[Crawled caption data]
-------------------------

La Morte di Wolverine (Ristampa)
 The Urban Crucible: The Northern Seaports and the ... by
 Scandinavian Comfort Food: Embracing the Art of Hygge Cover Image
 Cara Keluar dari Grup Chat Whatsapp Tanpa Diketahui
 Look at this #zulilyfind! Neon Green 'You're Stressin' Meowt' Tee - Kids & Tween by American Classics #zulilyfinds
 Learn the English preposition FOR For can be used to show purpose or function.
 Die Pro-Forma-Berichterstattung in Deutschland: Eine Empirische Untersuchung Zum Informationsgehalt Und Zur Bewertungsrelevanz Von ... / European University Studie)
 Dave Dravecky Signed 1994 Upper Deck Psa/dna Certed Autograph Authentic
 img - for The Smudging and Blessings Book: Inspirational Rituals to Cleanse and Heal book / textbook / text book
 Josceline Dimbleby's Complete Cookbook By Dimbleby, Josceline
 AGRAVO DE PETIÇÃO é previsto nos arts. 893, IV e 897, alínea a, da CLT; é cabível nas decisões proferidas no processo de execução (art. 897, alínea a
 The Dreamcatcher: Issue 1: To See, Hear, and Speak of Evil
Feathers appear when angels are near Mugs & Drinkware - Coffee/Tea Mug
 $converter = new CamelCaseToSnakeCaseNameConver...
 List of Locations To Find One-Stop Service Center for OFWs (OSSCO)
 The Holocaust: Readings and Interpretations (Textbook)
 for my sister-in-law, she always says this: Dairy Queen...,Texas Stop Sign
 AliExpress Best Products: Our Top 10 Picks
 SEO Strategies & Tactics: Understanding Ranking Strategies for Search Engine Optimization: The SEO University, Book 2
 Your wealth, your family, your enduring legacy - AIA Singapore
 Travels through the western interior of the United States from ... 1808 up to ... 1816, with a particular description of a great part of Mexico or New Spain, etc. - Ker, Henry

-------------------------

_REQUIREMENT_
Output the line holding "for my sister-in-law, she", then every later line through the end of the records above, exactly as given and nothing else.

_ANSWER TO THE PROBLEM_
 for my sister-in-law, she always says this: Dairy Queen...,Texas Stop Sign
 AliExpress Best Products: Our Top 10 Picks
 SEO Strategies & Tactics: Understanding Ranking Strategies for Search Engine Optimization: The SEO University, Book 2
 Your wealth, your family, your enduring legacy - AIA Singapore
 Travels through the western interior of the United States from ... 1808 up to ... 1816, with a particular description of a great part of Mexico or New Spain, etc. - Ker, Henry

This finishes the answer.